◆ **Set problem**:
Reproduce every one of the following records line for line, without any alteration.

----------------

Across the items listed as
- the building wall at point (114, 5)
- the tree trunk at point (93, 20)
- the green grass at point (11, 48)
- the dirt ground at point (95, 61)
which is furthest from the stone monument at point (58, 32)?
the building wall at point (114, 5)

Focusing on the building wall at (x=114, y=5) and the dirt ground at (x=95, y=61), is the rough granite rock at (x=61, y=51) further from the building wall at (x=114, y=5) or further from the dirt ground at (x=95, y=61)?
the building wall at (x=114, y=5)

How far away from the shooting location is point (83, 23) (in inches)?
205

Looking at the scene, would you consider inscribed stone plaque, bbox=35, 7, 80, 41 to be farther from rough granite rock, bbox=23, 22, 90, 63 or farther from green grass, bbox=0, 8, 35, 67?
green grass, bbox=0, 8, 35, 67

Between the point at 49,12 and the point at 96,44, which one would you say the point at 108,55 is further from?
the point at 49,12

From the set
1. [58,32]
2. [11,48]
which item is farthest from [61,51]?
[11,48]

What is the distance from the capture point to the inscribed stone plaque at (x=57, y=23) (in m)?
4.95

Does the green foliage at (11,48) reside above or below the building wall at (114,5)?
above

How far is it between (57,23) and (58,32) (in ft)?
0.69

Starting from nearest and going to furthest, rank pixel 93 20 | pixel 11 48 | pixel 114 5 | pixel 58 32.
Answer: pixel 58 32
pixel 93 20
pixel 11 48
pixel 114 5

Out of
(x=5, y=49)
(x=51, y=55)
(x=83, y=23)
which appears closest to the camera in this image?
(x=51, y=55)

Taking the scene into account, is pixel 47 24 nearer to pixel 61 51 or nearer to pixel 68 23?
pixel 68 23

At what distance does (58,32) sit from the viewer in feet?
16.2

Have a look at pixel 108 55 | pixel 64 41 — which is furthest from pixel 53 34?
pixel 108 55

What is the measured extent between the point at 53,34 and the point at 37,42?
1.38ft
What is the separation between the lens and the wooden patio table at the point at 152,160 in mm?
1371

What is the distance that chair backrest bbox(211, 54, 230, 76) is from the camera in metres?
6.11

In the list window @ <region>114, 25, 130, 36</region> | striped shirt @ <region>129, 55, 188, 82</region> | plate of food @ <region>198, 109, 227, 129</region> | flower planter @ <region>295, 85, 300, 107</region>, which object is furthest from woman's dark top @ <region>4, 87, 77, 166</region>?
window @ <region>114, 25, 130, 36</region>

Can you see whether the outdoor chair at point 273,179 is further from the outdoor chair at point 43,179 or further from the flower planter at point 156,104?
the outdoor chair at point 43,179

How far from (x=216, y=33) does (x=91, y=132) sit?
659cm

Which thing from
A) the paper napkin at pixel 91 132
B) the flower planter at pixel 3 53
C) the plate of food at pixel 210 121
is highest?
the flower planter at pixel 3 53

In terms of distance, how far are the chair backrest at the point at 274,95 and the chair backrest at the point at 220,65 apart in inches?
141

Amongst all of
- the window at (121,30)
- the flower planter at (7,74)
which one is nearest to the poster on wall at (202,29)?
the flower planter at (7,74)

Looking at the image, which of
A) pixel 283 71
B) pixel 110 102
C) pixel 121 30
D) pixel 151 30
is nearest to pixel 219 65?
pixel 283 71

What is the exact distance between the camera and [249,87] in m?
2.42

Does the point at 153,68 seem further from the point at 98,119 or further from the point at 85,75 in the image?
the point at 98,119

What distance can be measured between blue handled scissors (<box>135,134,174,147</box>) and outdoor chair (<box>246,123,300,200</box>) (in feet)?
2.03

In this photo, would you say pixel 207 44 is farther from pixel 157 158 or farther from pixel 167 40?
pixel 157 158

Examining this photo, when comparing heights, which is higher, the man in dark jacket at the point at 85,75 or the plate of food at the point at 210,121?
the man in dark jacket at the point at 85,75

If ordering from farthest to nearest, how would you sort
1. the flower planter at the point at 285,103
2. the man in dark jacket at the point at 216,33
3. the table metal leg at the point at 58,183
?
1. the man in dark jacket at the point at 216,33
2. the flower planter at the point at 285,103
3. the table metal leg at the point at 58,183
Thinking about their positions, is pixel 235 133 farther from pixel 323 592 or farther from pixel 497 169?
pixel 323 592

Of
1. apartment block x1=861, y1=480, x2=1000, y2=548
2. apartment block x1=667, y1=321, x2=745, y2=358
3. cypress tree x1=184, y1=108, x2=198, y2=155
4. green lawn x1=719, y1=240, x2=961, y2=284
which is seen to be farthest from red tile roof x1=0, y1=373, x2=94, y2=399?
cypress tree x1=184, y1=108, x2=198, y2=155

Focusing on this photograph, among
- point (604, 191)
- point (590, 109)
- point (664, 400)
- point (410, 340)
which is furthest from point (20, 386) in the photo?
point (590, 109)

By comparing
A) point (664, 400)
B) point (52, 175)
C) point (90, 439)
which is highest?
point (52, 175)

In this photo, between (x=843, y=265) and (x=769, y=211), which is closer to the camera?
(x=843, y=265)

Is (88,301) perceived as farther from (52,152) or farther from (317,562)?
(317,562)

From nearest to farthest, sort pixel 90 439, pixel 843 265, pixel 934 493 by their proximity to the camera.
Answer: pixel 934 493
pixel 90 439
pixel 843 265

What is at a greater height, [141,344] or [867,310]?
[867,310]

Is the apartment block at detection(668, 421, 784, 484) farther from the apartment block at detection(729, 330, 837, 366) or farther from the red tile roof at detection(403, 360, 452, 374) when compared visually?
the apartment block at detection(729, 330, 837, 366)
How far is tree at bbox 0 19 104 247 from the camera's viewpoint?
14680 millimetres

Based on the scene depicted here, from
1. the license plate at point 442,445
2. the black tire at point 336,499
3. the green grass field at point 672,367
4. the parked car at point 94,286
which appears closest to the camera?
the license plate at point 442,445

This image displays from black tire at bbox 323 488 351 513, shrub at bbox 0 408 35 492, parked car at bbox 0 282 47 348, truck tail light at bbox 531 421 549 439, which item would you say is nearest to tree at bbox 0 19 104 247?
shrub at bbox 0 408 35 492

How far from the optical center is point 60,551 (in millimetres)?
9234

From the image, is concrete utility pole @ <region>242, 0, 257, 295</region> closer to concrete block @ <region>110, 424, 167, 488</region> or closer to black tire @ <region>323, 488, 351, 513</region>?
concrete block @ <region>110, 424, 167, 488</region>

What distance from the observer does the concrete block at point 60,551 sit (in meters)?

----------------

◆ **Exercise output**:
Across the items listed as
- the building wall at point (114, 5)
- the tree trunk at point (93, 20)
- the green grass at point (11, 48)
- the dirt ground at point (95, 61)
which is furthest from the stone monument at point (58, 32)?
the building wall at point (114, 5)

Focusing on the building wall at (x=114, y=5) and the dirt ground at (x=95, y=61), is the rough granite rock at (x=61, y=51) further from the building wall at (x=114, y=5) or further from the dirt ground at (x=95, y=61)?
the building wall at (x=114, y=5)

How far away from the shooting location is point (83, 23) (in inches)?
205

Looking at the scene, would you consider inscribed stone plaque, bbox=35, 7, 80, 41 to be farther from rough granite rock, bbox=23, 22, 90, 63 or farther from green grass, bbox=0, 8, 35, 67?
green grass, bbox=0, 8, 35, 67

Between the point at 49,12 and the point at 96,44, which one would you say the point at 108,55 is further from?
the point at 49,12

From the set
1. [58,32]
2. [11,48]
which item is farthest from [61,51]?
[11,48]

What is the distance from the capture point to the inscribed stone plaque at (x=57, y=23) (in m)?
4.95

Does the green foliage at (11,48) reside above or below the building wall at (114,5)?
above

How far is it between (57,23) and (58,32) (in ft)?
0.69

Starting from nearest and going to furthest, rank pixel 93 20 | pixel 11 48 | pixel 114 5 | pixel 58 32.
Answer: pixel 58 32
pixel 93 20
pixel 11 48
pixel 114 5

Out of
(x=5, y=49)
(x=51, y=55)
(x=83, y=23)
which appears closest to the camera in this image?
(x=51, y=55)

Taking the scene into account, is pixel 47 24 nearer to pixel 61 51 or nearer to pixel 68 23?
pixel 68 23

At what distance does (58,32) sit from the viewer in feet?
16.2

Have a look at pixel 108 55 | pixel 64 41 — which is furthest from pixel 53 34?
pixel 108 55

What is the measured extent between the point at 53,34 and the point at 37,42?
1.38ft
What is the separation between the lens and the wooden patio table at the point at 152,160 in mm?
1371

What is the distance that chair backrest bbox(211, 54, 230, 76) is from the camera in metres?
6.11

In the list window @ <region>114, 25, 130, 36</region> | striped shirt @ <region>129, 55, 188, 82</region> | plate of food @ <region>198, 109, 227, 129</region> | flower planter @ <region>295, 85, 300, 107</region>, which object is furthest from woman's dark top @ <region>4, 87, 77, 166</region>?
window @ <region>114, 25, 130, 36</region>

Can you see whether the outdoor chair at point 273,179 is further from the outdoor chair at point 43,179 or further from the flower planter at point 156,104?
the outdoor chair at point 43,179

How far from (x=216, y=33) does (x=91, y=132) sit?
659cm

Which thing from
A) the paper napkin at pixel 91 132
B) the flower planter at pixel 3 53
C) the plate of food at pixel 210 121
is highest?
the flower planter at pixel 3 53

In terms of distance, how far are the chair backrest at the point at 274,95 and the chair backrest at the point at 220,65 apart in inches?
141

Amongst all of
- the window at (121,30)
- the flower planter at (7,74)
which one is nearest to the poster on wall at (202,29)?
the flower planter at (7,74)

Looking at the image, which of
A) pixel 283 71
B) pixel 110 102
C) pixel 121 30
D) pixel 151 30
is nearest to pixel 219 65?
pixel 283 71

What is the exact distance between the camera and [249,87] in m?
2.42

Does the point at 153,68 seem further from the point at 98,119 or further from the point at 85,75 in the image?
the point at 98,119

What distance can be measured between blue handled scissors (<box>135,134,174,147</box>) and outdoor chair (<box>246,123,300,200</box>) (in feet)?
2.03

In this photo, would you say pixel 207 44 is farther from pixel 157 158 or farther from pixel 167 40?
pixel 157 158

Examining this photo, when comparing heights, which is higher, the man in dark jacket at the point at 85,75 or the plate of food at the point at 210,121?
the man in dark jacket at the point at 85,75

If ordering from farthest to nearest, how would you sort
1. the flower planter at the point at 285,103
2. the man in dark jacket at the point at 216,33
3. the table metal leg at the point at 58,183
?
1. the man in dark jacket at the point at 216,33
2. the flower planter at the point at 285,103
3. the table metal leg at the point at 58,183
Thinking about their positions, is pixel 235 133 farther from pixel 323 592 or farther from pixel 497 169?
pixel 323 592

Of
1. apartment block x1=861, y1=480, x2=1000, y2=548
2. apartment block x1=667, y1=321, x2=745, y2=358
3. cypress tree x1=184, y1=108, x2=198, y2=155
4. green lawn x1=719, y1=240, x2=961, y2=284
which is seen to be farthest from red tile roof x1=0, y1=373, x2=94, y2=399?
cypress tree x1=184, y1=108, x2=198, y2=155

Focusing on this photograph, among
- point (604, 191)
- point (590, 109)
- point (664, 400)
- point (410, 340)
which is furthest from point (20, 386) in the photo?
point (590, 109)

By comparing
A) point (664, 400)
B) point (52, 175)
C) point (90, 439)
which is highest?
point (52, 175)

In this photo, between (x=843, y=265) and (x=769, y=211), which is closer to the camera?
(x=843, y=265)

Is (88,301) perceived as farther from (52,152) or farther from (317,562)?
(317,562)

From nearest to farthest, sort pixel 90 439, pixel 843 265, pixel 934 493 by their proximity to the camera.
Answer: pixel 934 493
pixel 90 439
pixel 843 265

What is at a greater height, [141,344] or [867,310]?
[867,310]

Is the apartment block at detection(668, 421, 784, 484) farther from the apartment block at detection(729, 330, 837, 366) or farther from the red tile roof at detection(403, 360, 452, 374) when compared visually?
the apartment block at detection(729, 330, 837, 366)
How far is tree at bbox 0 19 104 247 from the camera's viewpoint?
14680 millimetres

Based on the scene depicted here, from
1. the license plate at point 442,445
2. the black tire at point 336,499
3. the green grass field at point 672,367
4. the parked car at point 94,286
which appears closest to the camera?
the license plate at point 442,445

This image displays from black tire at bbox 323 488 351 513, shrub at bbox 0 408 35 492, parked car at bbox 0 282 47 348, truck tail light at bbox 531 421 549 439, which item would you say is nearest to tree at bbox 0 19 104 247?
shrub at bbox 0 408 35 492

How far from the optical center is point 60,551 (in millimetres)?
9234

From the image, is concrete utility pole @ <region>242, 0, 257, 295</region> closer to concrete block @ <region>110, 424, 167, 488</region> or closer to black tire @ <region>323, 488, 351, 513</region>?
concrete block @ <region>110, 424, 167, 488</region>

What distance from the observer does the concrete block at point 60,551 sit (in meters)?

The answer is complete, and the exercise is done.